M.A: Ya darbe yok, demek ki 68-69 olabilir yani.
Ş.A: Yani hangi sebeple köye gitmeye karar verdiniz? Nasıl…
M.A: Ya o bölgeleri tanımak istiyordu. Çünkü o bizim köye gitmeden önce de başka bir köye gittik. İnsanları…, dostlarımız vardı. Allah rahmet eylesin ölmüştür, köy muhtarı vardı. Bizim yakınımızdı aynı zamanda. Ona söyledik. O köylüleri topladı. İbrahim onlarla sohbet etmeye başladı ve biz fasulye, yağ, ne bileyim un yardımı istedik muhtar sağ olsun o Amerikan yardımı gelmiş o zaman köylere zaten.

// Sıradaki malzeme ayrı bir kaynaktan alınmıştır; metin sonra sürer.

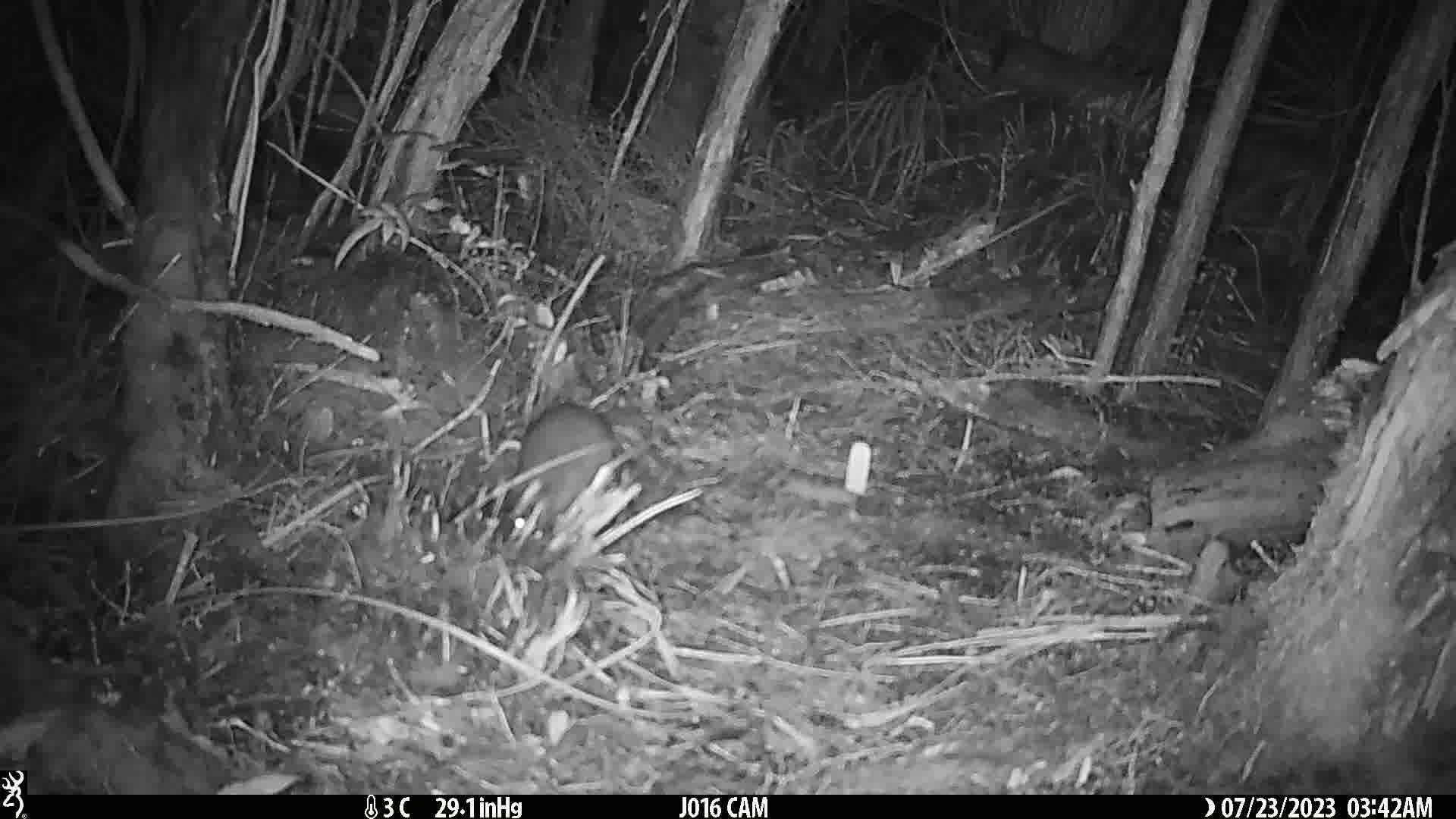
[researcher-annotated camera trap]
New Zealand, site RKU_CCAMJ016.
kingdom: Animalia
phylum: Chordata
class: Mammalia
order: Rodentia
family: Muridae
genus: Rattus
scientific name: Rattus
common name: rat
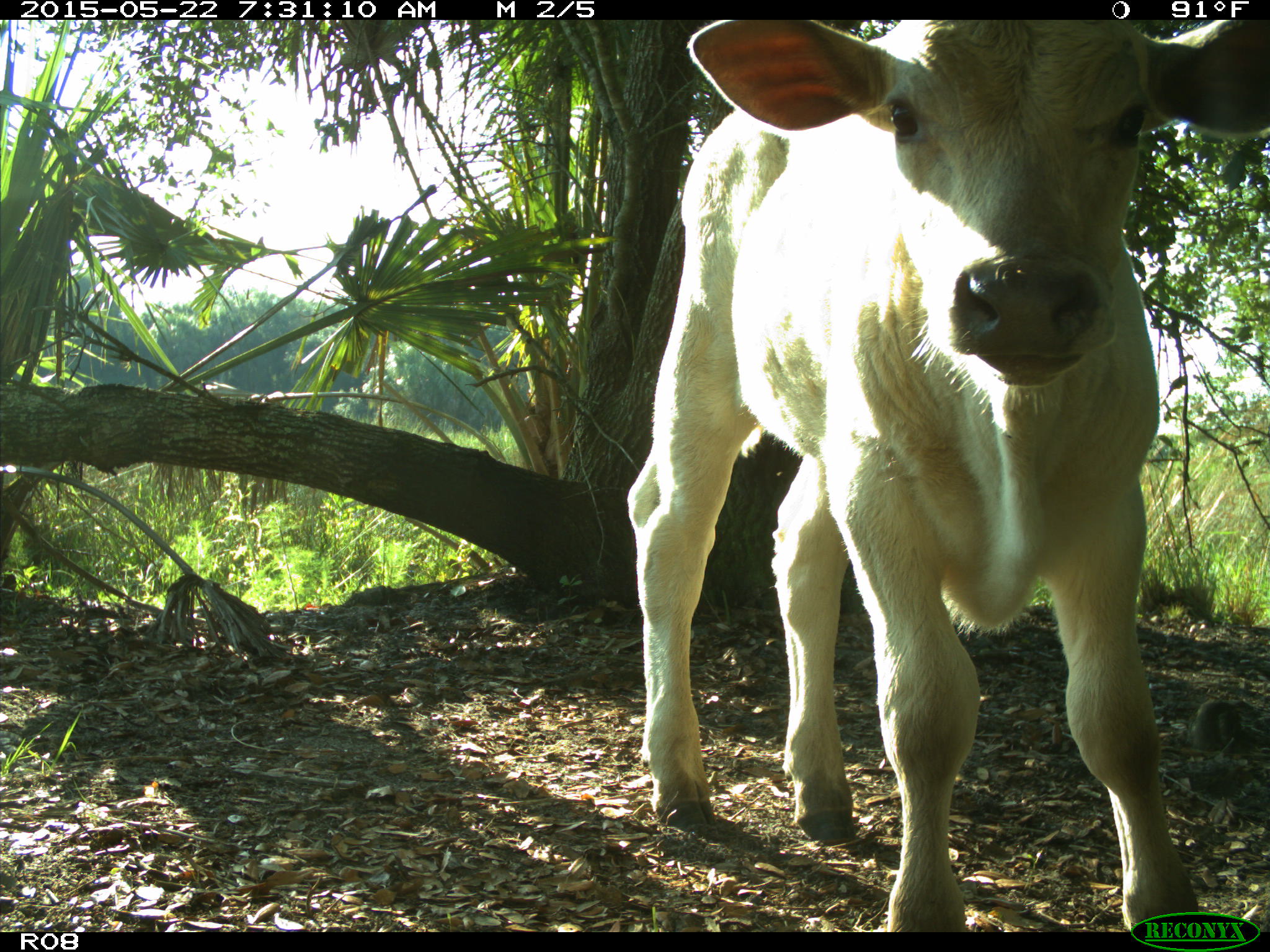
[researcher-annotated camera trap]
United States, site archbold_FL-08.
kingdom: Animalia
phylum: Chordata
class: Mammalia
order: Artiodactyla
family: Bovidae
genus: Bos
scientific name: Bos taurus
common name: domestic cow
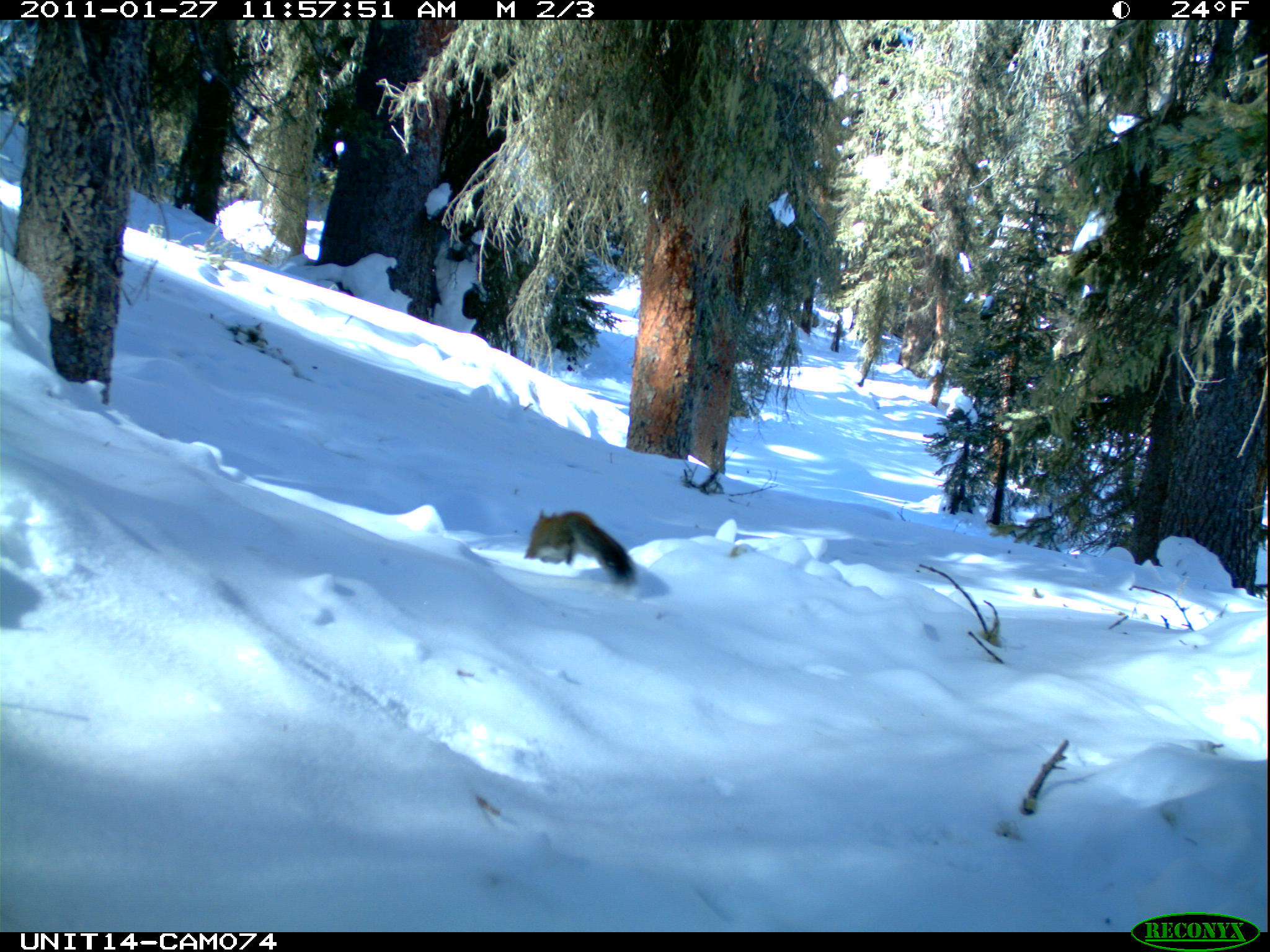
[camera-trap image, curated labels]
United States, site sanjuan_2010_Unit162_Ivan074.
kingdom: Animalia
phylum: Chordata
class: Mammalia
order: Rodentia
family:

Yağ dağıtılacakmış, süt tozu dağıtılacakmış, hemen oradan bir sürü un, süt tozundan, yağdan bir sürü ayarladım. Bir çuval fasulye ayarlamıştım, götüremedik o zaman ama. Yani o bölgeyi tanımaya çalışıyordu o zaman. Henüz bölgeye şey yapmamıştı.
Ş.A: Henüz Aydınlıkçıydı değil mi?
M.A: Tabi tabi. Henüz ayrılma yok.
Ş.A: Bu yolculuğu da biraz anlatır mısınız? Yani İstanbul’dan nasıl çıktınız? Neye bindiniz? Nasıl gittiniz Ovacık’a?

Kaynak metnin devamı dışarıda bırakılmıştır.